「北京に滞在中のブリンケン」-アメリカは中国をロシアに敵対させようとしたが、それはうまくいったのか?


Maxim Yusin
RT
26 Apr, 2024 13:32

『フィナンシャル・タイムズ』と『ブルームバーグ』は、米国務長官の訪中プレビューの中で、アントニー・ブリンケンが今週中国を訪れ、ロシアへの軍事技術供与に対する制裁について北京に警告を発したと伝えた。

両紙は、どのような制裁が行われるかは明言していないが、FT紙の情報筋は、中国国内の金融機関などが制限を受ける可能性を示唆している。一方、イズベスチヤ紙は、最大手のICBCを含むいくつかの中国の銀行が、二次的な制裁を恐れて、すでにロシアからの人民元での支払いを受け付けていないことを明らかにした。
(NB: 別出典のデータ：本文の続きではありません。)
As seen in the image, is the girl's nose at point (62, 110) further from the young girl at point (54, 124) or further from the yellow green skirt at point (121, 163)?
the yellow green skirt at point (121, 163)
中国への支払いの80%近くが返却されている、と同紙は主張している。

ワシントンは、公表はされていないものの、中国のロシア防衛産業への支援は本物であり、それがウクライナ紛争の行方に大きな影響を与えていると確信しているようだ。

このように考えても、ブリンケンが脅しと最後通牒の言葉でコミュニケーションをとるとは想像しにくかった。ジョー・バイデン米大統領政権と中国との間でこの種のレトリックを初めて経験したことで、北京の現指導部には強硬かつ迅速な圧力は通用しないことがわかった。

むしろ逆効果だ。その証拠に、2021年3月にアラスカで行われた会談では、ブリンケンとジェイク・サリバン国家安全保障顧問が中国側に圧力をかけようとしたが、北京の伝統的な抑制的外交の精神とはかけ離れた厳しい叱責を受けただけだった。

ブリンケンはその後、もっと巧妙な作戦をとった。ウクライナ紛争を解決するための中国の和平構想が、(少なくとも公の場では)ロシア政府高官の最大主義的要求と一致しないという事実を利用することで、モスクワと北京の間にくさびを打ち込もうとしたのだろう。

中国が金曜日に、ウクライナ危機の責任はNATOにあると公言したことを考えると、それはうまくいかなかったかもしれない。

北京は敵対行為の停止、事実上の紛争凍結を求めているが、ウクライナの非武装化、非アゾフ化(非ナチ化)、キエフの政権交代については言及していない。

最近、北京がモスクワと距離を置こうとしていると解釈できるようなシグナルが出ている。

具体的には、『エコノミスト』誌に掲載された北京大学教授の馮玉軍氏の記事が波紋を呼んでいる。モスクワを批判し、その敗北を予測し、キエフの「抵抗の強さと団結」を称賛し、ロシアが勢力構造を変えなければ、戦争を引き起こすことで国際的な安全保障を脅かし続けるだろうとさえ示唆している。

中国社会の組織を知れば、この論文を書いた教授が北京の責任ある同志の支援なしに自己責任で行動していたとは考えにくい。最近、中国の4大銀行がロシアからの支払いを人民元建てでも拒否したことも、モスクワへの警戒信号と見ることができる。言い換えれば、ロシアと中国の同盟関係は、言葉では強固でも、実際には効果的でトラブルのないものとはほど遠いことが判明するかもしれない。そして、ブリンケンは間違いなくこの傾向を固めようとしただろう。

しかし問題がある。米中関係の全体的な状況は、ワシントンにとって決して楽なものではない。

最近アメリカ議会で可決された台湾への軍事援助パッケージは、ブリンケンが北京で行おうとしたデリケートな交渉に有利な感情的背景を作り出してはいない。フィリピンからオーストラリア、インドやベトナムから日本まで、この地域で反中国的な軍事的・政治的同盟を作ろうとするワシントンの努力も、2つの超大国間の相互理解に資するものではない。アメリカの戦略家たちは、アメリカの地政学上の主要かつ最も危険で最も原則的な敵はロシアではなく中国であるという事実を公言している。

だとすれば、北京がワシントンの要求に応じ、モスクワへの圧力に加わることに何の意味があるのか。後に米国がロシアで目標を達成したとき、北京が単独でワシントンに立ち向かわなければならないようにするためだけか?これは習近平同志の計画にはない。